During his long career Sporn received several prestigious awards for his work, including the Lila Gruber Award for Cancer Research from the American Academy of Dermatology, the inaugural American Association for Cancer Research (AACR) and the Cancer Research Foundation of America Award for Excellence in Cancer Prevention Research, a Medal of Honor from the American Cancer Society, the Bristol-Myers Squibb Award for Distinguished Achievement in Cancer Research, the Komen Brinker Award for Scientific Distinction, an elected fellow of the American Association for the Advancement of Science, and prized lectureships at the American Association for Cancer Research's annual gathering of cancer researchers. In 2004, the NCI named him its first Eminent Scholar, and in 2007 he was also a member of the President of the United States’ Cancer Advisory Board.  

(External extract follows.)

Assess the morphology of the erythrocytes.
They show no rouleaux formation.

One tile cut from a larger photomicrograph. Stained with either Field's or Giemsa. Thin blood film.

Journalist Clifton Leaf, who took a critical look at the war on cancer in his book, The Truth in Small Doses, aptly described Sporn in an excerpt from the book in a 2014 Dartmouth Medicine story, “Heretic in the Lab”. 

“I had driven up to Hanover, N.H., to speak with him for an article for Fortune magazine. And when he saw me standing outside the local inn on the morning of our interview, he bounded through the snow from his Subaru Forester to greet me. The car was his “eighth straight Subaru,” he volunteered just after saying hello, the corners of his mouth lifting into an unbroken grin. 

“Somehow, it was hard to picture this good-natured smirk of a fellow—a man who had owned eight straight Subarus—as being any kind of a revolutionary. But that he was. Mike Sporn, graying, twinkling, was then a month shy of his 71st birthday. And if anything, he was more subversive than ever.”